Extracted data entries

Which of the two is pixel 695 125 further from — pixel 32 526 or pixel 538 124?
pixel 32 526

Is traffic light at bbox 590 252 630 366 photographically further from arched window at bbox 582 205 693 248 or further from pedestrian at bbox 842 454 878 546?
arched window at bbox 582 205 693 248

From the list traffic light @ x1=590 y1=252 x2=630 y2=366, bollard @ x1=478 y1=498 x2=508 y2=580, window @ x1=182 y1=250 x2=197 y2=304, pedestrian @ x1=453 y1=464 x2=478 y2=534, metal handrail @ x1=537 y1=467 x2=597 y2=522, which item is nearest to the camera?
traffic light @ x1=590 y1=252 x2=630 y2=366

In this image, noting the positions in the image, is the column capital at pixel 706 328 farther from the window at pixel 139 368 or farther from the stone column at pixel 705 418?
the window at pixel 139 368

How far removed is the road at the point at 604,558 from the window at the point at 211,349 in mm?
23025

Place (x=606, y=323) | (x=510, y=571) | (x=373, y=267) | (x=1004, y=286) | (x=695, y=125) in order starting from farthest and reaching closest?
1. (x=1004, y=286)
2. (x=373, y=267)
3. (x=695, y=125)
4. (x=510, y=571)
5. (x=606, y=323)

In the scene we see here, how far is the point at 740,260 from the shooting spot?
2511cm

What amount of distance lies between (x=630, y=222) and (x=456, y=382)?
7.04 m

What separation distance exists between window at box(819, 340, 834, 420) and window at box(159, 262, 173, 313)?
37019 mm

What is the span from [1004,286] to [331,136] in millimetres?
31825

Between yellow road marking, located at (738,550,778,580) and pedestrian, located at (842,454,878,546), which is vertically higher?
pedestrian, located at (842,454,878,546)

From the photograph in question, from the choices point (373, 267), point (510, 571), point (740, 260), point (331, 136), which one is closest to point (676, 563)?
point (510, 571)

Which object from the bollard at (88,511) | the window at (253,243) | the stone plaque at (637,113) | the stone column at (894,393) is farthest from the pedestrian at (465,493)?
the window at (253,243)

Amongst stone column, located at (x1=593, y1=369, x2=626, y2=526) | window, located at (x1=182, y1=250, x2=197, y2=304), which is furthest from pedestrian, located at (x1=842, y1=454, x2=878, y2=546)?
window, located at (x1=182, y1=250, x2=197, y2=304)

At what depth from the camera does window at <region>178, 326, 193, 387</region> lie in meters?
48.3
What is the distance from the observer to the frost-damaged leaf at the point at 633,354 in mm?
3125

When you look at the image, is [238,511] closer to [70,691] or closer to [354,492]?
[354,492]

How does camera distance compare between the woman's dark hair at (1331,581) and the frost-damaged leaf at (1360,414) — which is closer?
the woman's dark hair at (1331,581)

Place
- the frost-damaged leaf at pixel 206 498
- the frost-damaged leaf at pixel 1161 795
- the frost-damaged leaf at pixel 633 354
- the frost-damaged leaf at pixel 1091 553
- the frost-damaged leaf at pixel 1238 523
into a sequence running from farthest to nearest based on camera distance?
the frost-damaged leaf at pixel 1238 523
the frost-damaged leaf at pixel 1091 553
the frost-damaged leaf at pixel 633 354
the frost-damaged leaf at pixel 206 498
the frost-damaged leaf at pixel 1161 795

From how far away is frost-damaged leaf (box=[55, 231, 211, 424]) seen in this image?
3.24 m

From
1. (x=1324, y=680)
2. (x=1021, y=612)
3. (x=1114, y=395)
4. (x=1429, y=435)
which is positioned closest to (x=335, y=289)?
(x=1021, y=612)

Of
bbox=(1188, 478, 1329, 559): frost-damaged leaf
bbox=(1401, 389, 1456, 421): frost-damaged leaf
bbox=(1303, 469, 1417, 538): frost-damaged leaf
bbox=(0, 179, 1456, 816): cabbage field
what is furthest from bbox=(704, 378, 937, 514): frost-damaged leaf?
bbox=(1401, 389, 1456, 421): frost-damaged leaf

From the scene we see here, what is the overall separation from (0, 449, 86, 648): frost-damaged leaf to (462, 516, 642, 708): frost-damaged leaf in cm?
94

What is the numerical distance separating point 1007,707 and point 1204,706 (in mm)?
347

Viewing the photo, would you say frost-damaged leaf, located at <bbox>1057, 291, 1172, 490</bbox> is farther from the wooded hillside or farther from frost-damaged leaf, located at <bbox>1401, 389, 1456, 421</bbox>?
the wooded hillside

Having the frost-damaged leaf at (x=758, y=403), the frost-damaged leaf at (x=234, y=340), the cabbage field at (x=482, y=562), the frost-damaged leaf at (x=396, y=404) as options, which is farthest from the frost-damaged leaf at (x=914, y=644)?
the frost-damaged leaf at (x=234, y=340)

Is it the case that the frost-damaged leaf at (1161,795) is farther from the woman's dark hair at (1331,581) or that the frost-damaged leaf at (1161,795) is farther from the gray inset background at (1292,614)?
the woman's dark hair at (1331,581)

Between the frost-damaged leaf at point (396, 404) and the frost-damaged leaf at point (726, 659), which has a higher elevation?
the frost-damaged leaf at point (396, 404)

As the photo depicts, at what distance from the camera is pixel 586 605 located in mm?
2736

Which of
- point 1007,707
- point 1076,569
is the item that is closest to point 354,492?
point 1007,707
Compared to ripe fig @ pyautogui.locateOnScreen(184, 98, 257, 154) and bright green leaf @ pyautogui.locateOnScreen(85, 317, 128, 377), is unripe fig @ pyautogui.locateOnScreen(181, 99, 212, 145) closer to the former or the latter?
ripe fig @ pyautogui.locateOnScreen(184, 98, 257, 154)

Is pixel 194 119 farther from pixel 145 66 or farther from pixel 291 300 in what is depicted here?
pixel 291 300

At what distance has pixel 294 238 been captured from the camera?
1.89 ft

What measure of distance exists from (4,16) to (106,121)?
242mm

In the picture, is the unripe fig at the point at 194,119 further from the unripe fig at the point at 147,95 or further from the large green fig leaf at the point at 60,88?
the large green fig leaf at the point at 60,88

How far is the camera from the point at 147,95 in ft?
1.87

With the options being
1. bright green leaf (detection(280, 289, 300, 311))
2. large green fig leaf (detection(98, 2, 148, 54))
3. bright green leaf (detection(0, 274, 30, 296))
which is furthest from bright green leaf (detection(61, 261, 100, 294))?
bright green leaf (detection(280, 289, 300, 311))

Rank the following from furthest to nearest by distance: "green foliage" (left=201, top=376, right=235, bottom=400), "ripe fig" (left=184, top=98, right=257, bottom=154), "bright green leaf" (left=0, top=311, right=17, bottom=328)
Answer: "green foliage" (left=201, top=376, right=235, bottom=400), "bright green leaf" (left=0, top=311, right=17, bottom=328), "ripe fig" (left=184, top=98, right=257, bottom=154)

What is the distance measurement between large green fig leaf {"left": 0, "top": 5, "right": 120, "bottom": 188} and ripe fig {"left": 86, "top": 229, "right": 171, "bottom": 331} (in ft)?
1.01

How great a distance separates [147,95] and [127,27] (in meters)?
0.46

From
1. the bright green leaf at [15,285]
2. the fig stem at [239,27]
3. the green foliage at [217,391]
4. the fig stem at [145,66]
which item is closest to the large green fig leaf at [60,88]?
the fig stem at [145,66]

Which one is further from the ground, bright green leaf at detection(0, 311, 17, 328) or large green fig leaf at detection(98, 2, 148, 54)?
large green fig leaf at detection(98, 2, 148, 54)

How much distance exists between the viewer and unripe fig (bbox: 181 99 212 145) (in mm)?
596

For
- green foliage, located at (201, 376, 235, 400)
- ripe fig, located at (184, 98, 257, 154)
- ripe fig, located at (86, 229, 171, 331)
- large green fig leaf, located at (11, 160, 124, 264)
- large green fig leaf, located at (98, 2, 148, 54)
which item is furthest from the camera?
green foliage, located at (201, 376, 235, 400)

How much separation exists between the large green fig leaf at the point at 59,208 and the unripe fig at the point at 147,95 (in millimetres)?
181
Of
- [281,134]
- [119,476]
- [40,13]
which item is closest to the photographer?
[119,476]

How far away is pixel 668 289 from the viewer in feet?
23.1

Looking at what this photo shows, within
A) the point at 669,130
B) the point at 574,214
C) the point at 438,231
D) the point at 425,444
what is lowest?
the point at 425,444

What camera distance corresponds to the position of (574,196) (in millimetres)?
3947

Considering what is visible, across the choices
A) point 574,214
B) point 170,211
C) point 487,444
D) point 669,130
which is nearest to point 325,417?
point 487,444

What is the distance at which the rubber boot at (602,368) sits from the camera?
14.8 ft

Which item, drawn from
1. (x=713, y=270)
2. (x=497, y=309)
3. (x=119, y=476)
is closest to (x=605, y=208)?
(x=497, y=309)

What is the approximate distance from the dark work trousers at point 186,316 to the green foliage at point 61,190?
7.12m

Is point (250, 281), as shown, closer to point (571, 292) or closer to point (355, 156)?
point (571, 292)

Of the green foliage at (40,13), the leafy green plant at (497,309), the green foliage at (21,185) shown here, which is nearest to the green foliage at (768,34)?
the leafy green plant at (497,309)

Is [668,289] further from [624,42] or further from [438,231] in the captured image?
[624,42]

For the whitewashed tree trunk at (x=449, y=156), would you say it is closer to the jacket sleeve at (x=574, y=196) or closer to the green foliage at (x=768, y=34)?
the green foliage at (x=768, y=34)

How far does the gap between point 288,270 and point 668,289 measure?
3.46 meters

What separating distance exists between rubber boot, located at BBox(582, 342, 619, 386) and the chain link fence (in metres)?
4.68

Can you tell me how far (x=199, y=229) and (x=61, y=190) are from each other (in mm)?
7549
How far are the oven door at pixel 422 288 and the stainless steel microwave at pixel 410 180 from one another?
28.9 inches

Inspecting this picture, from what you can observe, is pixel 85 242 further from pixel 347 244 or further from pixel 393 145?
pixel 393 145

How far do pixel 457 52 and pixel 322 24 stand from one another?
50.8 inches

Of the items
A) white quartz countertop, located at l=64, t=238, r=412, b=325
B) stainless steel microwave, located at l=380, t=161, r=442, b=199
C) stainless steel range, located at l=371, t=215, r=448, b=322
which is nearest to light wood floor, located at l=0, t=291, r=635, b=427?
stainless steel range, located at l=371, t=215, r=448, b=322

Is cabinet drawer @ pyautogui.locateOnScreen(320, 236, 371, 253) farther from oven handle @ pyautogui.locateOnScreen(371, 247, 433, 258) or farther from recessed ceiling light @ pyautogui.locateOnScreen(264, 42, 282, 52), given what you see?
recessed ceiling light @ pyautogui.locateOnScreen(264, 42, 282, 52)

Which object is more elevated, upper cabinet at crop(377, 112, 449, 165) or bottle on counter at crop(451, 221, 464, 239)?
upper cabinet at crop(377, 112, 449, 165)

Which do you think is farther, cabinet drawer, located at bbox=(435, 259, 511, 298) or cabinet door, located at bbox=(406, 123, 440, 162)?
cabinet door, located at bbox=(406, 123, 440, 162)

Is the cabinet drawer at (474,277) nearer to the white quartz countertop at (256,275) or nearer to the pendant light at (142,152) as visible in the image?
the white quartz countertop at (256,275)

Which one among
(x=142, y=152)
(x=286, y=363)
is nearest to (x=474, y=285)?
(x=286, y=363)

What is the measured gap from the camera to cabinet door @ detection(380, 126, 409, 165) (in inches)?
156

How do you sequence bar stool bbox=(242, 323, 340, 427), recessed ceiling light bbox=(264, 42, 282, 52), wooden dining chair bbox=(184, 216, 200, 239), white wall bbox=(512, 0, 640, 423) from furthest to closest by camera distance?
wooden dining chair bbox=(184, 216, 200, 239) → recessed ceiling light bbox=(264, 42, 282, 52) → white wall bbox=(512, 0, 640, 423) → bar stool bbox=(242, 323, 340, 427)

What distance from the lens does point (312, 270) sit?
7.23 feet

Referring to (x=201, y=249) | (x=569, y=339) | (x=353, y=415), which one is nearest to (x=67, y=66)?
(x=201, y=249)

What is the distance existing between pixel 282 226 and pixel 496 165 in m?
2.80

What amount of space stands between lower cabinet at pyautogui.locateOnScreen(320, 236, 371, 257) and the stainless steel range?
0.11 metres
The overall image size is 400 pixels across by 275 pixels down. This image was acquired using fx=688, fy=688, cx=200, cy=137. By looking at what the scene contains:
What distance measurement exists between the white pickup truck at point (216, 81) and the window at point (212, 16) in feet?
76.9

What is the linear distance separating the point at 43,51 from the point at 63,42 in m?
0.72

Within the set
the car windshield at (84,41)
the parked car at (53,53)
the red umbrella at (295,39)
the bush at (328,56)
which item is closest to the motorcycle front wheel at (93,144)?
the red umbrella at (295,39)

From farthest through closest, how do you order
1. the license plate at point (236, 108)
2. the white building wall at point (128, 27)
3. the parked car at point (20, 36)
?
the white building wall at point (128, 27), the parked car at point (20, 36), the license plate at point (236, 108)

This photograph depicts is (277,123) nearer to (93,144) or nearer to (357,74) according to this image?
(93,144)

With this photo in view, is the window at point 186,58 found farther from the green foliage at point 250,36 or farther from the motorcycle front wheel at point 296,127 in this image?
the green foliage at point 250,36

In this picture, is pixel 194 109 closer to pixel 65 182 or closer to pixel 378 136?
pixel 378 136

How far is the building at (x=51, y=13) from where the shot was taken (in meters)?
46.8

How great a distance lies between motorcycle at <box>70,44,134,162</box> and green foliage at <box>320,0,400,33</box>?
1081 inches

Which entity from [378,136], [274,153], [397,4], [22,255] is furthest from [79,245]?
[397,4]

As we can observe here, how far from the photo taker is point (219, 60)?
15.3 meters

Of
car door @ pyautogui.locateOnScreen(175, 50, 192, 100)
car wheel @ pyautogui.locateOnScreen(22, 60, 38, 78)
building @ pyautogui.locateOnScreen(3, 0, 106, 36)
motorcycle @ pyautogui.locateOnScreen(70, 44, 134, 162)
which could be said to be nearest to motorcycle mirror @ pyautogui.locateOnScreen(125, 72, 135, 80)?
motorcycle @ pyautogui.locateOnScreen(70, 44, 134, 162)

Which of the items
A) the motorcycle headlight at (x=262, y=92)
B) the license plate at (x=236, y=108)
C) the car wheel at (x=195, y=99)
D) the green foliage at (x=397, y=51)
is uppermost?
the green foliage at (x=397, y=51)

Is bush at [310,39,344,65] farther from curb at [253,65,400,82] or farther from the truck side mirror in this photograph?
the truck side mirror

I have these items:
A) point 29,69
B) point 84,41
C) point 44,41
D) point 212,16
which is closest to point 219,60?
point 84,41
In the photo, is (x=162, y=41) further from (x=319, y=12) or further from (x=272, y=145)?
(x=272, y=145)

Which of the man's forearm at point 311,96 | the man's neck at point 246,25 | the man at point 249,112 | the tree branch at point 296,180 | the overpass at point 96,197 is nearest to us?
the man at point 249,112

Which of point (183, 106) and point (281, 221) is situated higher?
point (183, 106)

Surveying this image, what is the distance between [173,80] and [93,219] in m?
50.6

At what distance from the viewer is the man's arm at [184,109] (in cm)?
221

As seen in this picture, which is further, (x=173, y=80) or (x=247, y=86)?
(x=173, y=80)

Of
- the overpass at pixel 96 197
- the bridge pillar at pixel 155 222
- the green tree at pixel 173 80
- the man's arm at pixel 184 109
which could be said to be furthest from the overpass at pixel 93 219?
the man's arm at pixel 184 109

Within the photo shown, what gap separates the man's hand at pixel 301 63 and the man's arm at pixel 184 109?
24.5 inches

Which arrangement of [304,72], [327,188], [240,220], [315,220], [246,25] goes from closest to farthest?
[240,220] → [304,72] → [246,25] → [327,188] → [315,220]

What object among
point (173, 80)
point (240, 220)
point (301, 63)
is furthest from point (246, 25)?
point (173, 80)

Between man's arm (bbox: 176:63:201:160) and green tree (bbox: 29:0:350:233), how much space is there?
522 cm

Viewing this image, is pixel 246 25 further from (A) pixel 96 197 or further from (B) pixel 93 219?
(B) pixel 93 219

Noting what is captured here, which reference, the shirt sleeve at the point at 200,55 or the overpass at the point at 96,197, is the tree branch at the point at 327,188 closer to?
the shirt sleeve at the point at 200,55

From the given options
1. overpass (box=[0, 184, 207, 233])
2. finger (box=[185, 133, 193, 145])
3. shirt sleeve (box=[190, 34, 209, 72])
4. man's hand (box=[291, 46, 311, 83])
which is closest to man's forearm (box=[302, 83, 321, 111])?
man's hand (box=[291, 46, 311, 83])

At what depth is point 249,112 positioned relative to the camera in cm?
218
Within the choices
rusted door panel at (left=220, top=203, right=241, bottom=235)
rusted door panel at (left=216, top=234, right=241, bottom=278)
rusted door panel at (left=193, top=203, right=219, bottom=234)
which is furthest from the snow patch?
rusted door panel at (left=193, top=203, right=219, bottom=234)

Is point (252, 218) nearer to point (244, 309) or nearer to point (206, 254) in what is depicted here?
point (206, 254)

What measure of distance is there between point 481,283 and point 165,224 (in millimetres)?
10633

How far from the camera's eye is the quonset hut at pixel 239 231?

# Work to be completed
Every line from the one holding "At what depth is" through the final line of the listing must be echoed exactly; leave out all other lines.

# Problem solution
At what depth is point 249,112 positioned relative to the camera in cm?
218
Within the choices
rusted door panel at (left=220, top=203, right=241, bottom=235)
rusted door panel at (left=216, top=234, right=241, bottom=278)
rusted door panel at (left=193, top=203, right=219, bottom=234)
which is furthest from the snow patch?
rusted door panel at (left=193, top=203, right=219, bottom=234)

Is point (252, 218) nearer to point (244, 309) or nearer to point (206, 254) in what is depicted here?
point (206, 254)

What measure of distance is there between point 481,283 and point 165,224 (in millimetres)?
10633

How far from the camera's eye is the quonset hut at pixel 239 231?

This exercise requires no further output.